A Fair Valuation for Ottobock’s Shares

Only 14% of Ottobock’s shares trade as float. Over all exchanges and dark pools combined, Ottobock’s shares trade about, estimated, €2.55 million on average daily. As a rule of thumb, 2% average weekly turnover is considered sufficient for efficient price discovery for a stock. Ottobock’s average weekly shares turnover is only 0.3%, indicating that the stock might be inefficiently priced.

We compare Ottobock’s valuation to that of Embla Medical, who is Ottobock’s closest and long-time competitor, with its key brand, Össur. Like Ottobock, Össur focuses on non-invasive orthopedics, specifically prosthetics/artificial limbs and bracing/supports.

Source: Company filings. Ratios by 2025 annual results, trailing.

Ottobock explains its strong earnings growth of 196.5% from 2024 to 2025 being the result of its operational excellence by establishing a shared service center in Bulgaria, centralizing administrative tasks, and shifting production volumes to lower-cost platforms to realize productivity gains. Interestingly, this growth is not reflected in the free cash flow but rather distributed more complicatedly over other accounting items. The strongest regional annual revenue gains by 11.7% were tracked in the “EMEA” region, which could also be a euphemism for growth of Russia business. We think Ottobock applied aggressive window-dressing techniques to make the financials look as attractive as possible for the IPO.

Overall, this strong one-time earnings growth did not continue until 2026. Newest quarterly numbers for 2026, Q1, reveal that Ottobock’s earnings grew only moderately with 9.3% year-over-year, while Embla Medical showed much stronger growth.

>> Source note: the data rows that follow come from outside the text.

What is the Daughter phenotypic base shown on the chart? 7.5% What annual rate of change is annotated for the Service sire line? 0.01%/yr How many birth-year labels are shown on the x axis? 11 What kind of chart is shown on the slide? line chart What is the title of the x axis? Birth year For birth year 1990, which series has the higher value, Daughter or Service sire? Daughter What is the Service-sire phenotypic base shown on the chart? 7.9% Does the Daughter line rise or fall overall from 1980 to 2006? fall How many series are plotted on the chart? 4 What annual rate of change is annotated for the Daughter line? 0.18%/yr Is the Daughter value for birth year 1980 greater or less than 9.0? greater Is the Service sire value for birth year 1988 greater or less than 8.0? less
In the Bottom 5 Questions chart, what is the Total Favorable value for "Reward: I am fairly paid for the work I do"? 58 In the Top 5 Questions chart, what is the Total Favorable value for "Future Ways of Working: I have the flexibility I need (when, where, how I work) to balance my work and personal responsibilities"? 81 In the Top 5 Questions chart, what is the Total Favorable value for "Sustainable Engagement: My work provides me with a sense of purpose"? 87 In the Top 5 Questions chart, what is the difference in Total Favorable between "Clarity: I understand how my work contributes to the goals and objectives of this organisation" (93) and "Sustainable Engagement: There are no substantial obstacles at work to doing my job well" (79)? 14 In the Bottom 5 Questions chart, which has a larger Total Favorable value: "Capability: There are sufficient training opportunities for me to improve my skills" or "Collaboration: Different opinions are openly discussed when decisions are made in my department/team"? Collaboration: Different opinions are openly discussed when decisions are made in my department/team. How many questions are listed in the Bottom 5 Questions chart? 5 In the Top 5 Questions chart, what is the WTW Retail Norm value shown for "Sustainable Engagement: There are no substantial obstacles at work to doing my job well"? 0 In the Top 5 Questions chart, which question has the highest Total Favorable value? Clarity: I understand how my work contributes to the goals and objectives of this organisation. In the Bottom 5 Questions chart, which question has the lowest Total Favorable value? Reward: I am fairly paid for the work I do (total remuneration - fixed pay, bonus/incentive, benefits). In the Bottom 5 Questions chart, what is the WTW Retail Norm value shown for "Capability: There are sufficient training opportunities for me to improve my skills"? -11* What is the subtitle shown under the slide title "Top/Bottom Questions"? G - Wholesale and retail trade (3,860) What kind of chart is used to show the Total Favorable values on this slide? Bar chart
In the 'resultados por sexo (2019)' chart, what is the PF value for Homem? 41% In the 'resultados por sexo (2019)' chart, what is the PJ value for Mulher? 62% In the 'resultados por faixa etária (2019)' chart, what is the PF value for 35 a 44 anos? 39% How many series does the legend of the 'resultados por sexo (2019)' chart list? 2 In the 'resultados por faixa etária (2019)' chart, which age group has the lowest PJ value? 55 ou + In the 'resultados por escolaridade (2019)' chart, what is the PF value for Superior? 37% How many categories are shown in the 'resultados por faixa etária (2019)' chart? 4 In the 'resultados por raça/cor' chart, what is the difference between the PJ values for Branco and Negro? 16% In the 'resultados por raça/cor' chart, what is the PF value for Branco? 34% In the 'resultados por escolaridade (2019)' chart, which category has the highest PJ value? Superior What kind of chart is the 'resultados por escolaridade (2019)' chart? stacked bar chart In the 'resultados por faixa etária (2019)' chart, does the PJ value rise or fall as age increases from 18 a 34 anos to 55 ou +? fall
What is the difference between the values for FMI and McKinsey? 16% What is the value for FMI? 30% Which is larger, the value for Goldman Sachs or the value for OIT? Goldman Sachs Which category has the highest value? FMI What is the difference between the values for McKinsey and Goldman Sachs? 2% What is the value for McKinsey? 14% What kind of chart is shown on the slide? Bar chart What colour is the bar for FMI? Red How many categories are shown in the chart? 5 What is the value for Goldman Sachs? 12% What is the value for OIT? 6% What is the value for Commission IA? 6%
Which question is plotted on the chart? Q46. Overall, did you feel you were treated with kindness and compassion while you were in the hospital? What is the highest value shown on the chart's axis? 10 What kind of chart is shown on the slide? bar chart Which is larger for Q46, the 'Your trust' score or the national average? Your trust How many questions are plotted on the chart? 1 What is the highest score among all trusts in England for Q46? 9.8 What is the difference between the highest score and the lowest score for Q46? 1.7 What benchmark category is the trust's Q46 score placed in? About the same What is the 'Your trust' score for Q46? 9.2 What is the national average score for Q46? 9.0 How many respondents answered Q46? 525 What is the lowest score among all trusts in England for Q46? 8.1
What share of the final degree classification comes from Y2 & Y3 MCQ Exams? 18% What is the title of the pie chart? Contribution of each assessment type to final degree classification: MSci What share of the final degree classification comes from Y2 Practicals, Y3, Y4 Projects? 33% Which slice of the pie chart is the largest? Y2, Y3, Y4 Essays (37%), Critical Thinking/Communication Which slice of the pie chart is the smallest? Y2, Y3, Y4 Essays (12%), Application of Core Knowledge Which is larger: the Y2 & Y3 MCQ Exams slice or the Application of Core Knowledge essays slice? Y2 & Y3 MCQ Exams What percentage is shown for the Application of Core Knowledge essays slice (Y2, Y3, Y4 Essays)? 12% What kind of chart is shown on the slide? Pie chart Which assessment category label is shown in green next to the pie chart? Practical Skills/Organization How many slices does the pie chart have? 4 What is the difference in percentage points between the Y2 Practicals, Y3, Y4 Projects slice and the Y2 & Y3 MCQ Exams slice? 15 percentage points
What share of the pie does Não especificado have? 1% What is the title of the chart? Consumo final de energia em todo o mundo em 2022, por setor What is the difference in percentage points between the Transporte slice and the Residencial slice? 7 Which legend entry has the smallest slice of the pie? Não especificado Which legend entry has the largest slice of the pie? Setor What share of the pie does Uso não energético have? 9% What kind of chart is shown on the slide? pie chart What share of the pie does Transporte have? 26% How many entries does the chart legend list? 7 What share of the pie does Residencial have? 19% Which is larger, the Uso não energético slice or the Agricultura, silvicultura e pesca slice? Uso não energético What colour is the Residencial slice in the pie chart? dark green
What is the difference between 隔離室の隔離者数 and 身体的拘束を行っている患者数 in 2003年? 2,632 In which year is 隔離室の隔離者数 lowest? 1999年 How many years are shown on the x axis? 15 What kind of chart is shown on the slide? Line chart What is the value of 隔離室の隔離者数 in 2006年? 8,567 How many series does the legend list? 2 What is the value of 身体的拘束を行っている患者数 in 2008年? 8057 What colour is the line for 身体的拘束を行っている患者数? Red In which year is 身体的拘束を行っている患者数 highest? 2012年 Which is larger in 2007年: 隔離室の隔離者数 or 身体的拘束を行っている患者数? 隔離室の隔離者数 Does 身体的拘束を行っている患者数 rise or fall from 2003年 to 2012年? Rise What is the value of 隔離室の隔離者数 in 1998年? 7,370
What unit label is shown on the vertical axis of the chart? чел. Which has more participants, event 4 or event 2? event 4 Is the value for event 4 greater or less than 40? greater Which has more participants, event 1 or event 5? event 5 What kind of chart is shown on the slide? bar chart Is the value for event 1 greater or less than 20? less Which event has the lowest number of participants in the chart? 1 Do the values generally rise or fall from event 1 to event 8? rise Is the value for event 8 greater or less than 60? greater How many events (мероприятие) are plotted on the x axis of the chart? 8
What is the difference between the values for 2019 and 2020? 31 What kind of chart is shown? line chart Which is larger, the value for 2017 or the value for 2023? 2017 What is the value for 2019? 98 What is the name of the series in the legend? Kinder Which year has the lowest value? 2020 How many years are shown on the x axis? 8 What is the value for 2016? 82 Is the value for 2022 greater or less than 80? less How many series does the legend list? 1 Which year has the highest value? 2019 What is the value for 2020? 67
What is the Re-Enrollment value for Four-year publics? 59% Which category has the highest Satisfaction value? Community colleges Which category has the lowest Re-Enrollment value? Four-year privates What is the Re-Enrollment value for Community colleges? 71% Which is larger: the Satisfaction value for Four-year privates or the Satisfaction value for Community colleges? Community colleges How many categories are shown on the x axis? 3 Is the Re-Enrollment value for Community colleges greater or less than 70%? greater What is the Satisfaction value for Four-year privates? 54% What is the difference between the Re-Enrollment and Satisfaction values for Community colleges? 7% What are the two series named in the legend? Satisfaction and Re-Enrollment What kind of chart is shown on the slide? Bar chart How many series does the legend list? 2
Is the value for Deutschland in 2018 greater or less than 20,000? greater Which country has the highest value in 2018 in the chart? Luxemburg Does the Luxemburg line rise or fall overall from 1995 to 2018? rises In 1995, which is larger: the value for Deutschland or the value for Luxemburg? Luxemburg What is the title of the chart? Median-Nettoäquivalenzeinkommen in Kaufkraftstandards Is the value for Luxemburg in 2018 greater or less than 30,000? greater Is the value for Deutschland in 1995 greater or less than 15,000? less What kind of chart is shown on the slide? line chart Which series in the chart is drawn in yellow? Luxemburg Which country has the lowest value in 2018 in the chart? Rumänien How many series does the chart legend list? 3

While Ottobock has larger overall operations, Össur does not generate (meaningful) sales in Russia. The overall industry is mature and has limited growth prospects. We would only be willing to pay about 21 times current earnings for Ottobock’ shares, which suggests a share of €30, which is 50% below Ottobock’s current share price. This analysis gives Ottobock the benefit of doubt by taking the reported earnings at face value, while we believe Ottobock’s aggressive accounting could in reality warrant a strong discount.

Ottobock announced in March 2026 a first dividend payment for May 2026 of €0.97 per share, which is over 67% of 2025 GAAP EPS. A dividend payout ratio of 67% implies, by historical standards, a very high dividend payout suitable for a mature value stock, instead of an investment-heavy growth stock which Ottobockis priced for. It seems to us Näder did aggressively push for a big but unsustainable cash withdrawal of €50.2 million via dividend payments to Näder’s holding vehicle.

Conclusion

We think that Ottobock has a future, but not at this current valuation and probably not in the hands of Hans Georg Näder. We believe the issues we outline in this report show a severe conflict of interest between Näder the minority public shareholders of Ottobock and the company itself.

We think Näder has signed a deal with the devil by taking an aggressive PIK loan that, we believe, will ultimately cost him the company. With the PIK loan coming due in 2030, which will have accumulated to over €2.1 billion at this point, according to our estimates, Näder seems under enormous pressure to generate cash. At the same time, Ottobock’s shares, which are Näder’s main asset, seem severely overvalued and rather illiquid, creating what we see as a horrible risk-reward situation for minority shareholders.